::: Text provided :::

Young Chekhov, National Theatre | reviews, news & interviews
Young Chekhov, National Theatre
Young Chekhov, National Theatre
Chekhovathon builds to a shattering climax
"Yes, from life," Nikolai Ivanov (Geoffrey Streatfeild) says in passing of a painting midway through the early Chekhov play that bears his name. But the phrase could serve as the abiding achievement of the largely thrilling triptych of plays that has transferred from Chichester to the National under the banner title Young Chekhov.
Here, as Ivanov's fleeting remark implies, is life in all its often despairing amplitude, and if the net result of Chekhov's worldview across eight hours is paradoxically exhilarating, that's because few writers see life so completely in the round. You emerge from the eight-hour marathon (excluding meal breaks etc.) drained but invigorated and ready to face another day – which is more than can be said for a Russian landscape in which all too few of his title characters make it to the end of their plays alive.

:::

Given task 1 » Can you copy the review of Young Chekhov, beginning at the words "Young Chekhov, National Theatre |" and stopping after "title Young Chekhov.", but swap "painting" for "portrait"?
The entries that come next have a different source from the review above and aren't connected to it.

::: Supplied material :::

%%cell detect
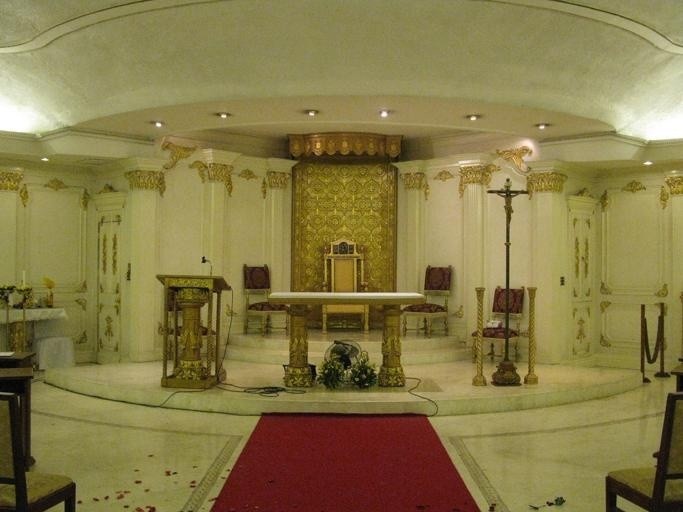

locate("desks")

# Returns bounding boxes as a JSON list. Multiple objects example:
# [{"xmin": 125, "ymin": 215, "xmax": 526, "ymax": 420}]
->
[
  {"xmin": 269, "ymin": 292, "xmax": 426, "ymax": 388},
  {"xmin": 0, "ymin": 307, "xmax": 68, "ymax": 352},
  {"xmin": 0, "ymin": 351, "xmax": 37, "ymax": 472},
  {"xmin": 670, "ymin": 362, "xmax": 683, "ymax": 394}
]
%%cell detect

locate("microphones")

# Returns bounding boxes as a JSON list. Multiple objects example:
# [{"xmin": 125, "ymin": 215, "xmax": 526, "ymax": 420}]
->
[{"xmin": 201, "ymin": 256, "xmax": 213, "ymax": 277}]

:::

Given task 2 » How many lines of the entries above contain the string "ymax", with case counting? Give only the number.

Written reply 1 »
Young Chekhov, National Theatre | reviews, news & interviews
Young Chekhov, National Theatre
Young Chekhov, National Theatre
Chekhovathon builds to a shattering climax
"Yes, from life," Nikolai Ivanov (Geoffrey Streatfeild) says in passing of a portrait midway through the early Chekhov play that bears his name. But the phrase could serve as the abiding achievement of the largely thrilling triptych of plays that has transferred from Chichester to the National under the banner title Young Chekhov.

Written reply 2 » 7